4

Suppose I have a binary classification problem with 10 features and about 1000 samples. In the training set, most of my data is unlabeled (75%). The rest of the data is labeled but contains only positive labels.

In the test set, I have both negative and positive labels. How should I approach this classification problem?

emmy
  • 41
  • 2

2 Answers2

2

I would use a novelty detection approach: Use SVMs (one-class) to find a hyperplane around the existing positive samples. Alternatively, you could use GMMs to fit multiple hyper-ellipsoids to enclose the positive examples. Then given a test image, for the case of SVMs, you check whether this falls within the hyperplane or not.

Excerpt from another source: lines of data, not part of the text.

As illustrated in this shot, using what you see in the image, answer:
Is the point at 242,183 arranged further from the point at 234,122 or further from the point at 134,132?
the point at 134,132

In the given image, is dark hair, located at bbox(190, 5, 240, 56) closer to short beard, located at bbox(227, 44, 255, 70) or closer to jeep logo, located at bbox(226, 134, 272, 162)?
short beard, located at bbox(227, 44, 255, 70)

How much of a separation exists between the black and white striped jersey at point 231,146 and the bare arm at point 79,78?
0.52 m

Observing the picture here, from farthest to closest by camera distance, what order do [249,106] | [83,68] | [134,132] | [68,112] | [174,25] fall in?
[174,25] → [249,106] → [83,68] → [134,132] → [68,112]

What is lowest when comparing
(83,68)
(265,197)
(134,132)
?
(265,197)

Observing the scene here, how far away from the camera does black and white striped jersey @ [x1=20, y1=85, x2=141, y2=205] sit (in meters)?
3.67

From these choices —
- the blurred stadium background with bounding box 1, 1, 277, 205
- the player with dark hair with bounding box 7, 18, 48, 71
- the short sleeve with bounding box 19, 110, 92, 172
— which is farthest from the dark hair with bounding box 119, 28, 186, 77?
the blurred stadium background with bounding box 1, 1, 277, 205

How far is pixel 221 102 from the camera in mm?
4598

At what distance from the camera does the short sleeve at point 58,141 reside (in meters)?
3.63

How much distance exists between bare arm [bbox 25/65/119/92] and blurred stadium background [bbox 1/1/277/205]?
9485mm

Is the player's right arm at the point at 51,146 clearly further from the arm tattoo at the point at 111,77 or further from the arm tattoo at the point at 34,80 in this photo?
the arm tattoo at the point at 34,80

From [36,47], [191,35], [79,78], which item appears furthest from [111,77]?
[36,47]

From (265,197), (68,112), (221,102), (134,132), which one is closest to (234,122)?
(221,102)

For GMMs, you check if it is enclosed in the hyper-ellipsoids. They are both proven to work well in practice.

If you also have some unlabled data in your training set, I would certainly adapt a variant of transfer learning. Maybe you would be able to automatically label the unlabeled data, based on the already learnt samples.

Tolga Birdal
  • 5,465
  • 1
  • 16
  • 40
1

I usually train on those positive labels and find the minimum threshold that accepts it as positive and then consider every sample less than this threshold as negative.

This method should work only if your data is big enough.

Peter K.
  • 25,714
  • 9
  • 46
  • 91
Humam Helfawi
  • 266
  • 4
  • 14